▶ [THE EXERCISE]:
Copy each of the lines below word for word, leaving out the pictures.

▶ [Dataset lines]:
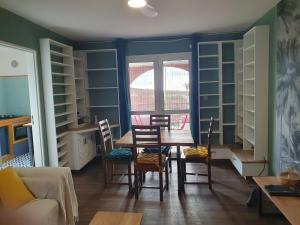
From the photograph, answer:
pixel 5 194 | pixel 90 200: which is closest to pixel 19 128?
pixel 90 200

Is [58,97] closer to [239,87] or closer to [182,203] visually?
[182,203]

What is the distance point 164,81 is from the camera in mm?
5047

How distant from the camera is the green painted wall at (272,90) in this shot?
330 cm

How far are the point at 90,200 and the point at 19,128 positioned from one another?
3.37 m

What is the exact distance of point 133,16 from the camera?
134 inches

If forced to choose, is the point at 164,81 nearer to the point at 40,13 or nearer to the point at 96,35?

▶ [SOLUTION]:
From the photograph, answer:
pixel 5 194 | pixel 90 200: which is closest to pixel 19 128?
pixel 90 200

Is [58,97] closer to [239,87] or closer to [182,203] visually?
[182,203]

What is the distance point 164,81 is from the camera in mm?
5047

How distant from the camera is the green painted wall at (272,90) in this shot?
330 cm

How far are the point at 90,200 and the point at 19,128 positioned from one another?
3.37 m

What is the exact distance of point 133,16 from the camera?
134 inches

If forced to choose, is the point at 164,81 nearer to the point at 40,13 or nearer to the point at 96,35?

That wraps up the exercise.